----- Passage provided

Top 10 Restaurant Management Tips

Running a restaurant or bar is a hectic job – you’re in charge of staff, customers, budgets and overall management of valuable food and beverage inventory.

Each day can present new challenges and problems to solve, as can slower seasons and competition from other establishments in your neighbourhood.

Successful food and beverage providers know that it’s often the hidden losses that can slowly leak profits out of your bottom line. Profitable restaurateurs also know how and where to look for every cost saving. It’s all about knowing all the places your expenses originate, so you can control for each dollar you spend.

So if you’re opening a new bar or restaurant, or looking for ways to boost your existing business practices and profits, here’s our round up of key areas you should focus on to make more money in 2020.

1. Labor Costs and Staffing

Paying your staff is a huge part of your overall budget. With rising minimum wage standards and annual cost-of-living increases, you need to stay on top of your labor costs with effective staff scheduling.

----------
----- Available data

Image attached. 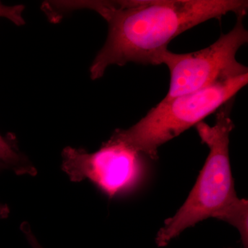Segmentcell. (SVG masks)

----------

What you will do: Pick up the restaurant management tips text after its last sentence and keep writing it. The lines above are unrelated material and stand apart from the restaurant text.

Expected output:
Follow the 15-minute rule. Can you reduce 15 minutes a day in each staff’s schedule, without compromising the quality of overall service and customer experience? For example, can your evening shifts start at 4:45 p.m., instead of 4:30 p.m., for proper dining room set up and kitchen prep? If the answer is yes, you can save a significant amount of money each week, month and year. Using the 15-minute rule with just four staff per shift, saves an hour’s worth of wages each day, which can add up to thousands of dollars back into your budget each year.

2. Purchasing Food and Beverage Inventory

When you own a bar or restaurant you never want to run out of food, but you also never want to have too much inventory. Both ends of the inventory spectrum can cost you money that would otherwise stay in your bottom line.

Precise and timely ordering is paramount to controlling your costs and protecting your profit margins. Plan well and be accurate with your orders. Use industry tools like Inventory Turnover Ratio and Periodic Automatic Replacement (PAR) systems in your regular food and beverage inventory management.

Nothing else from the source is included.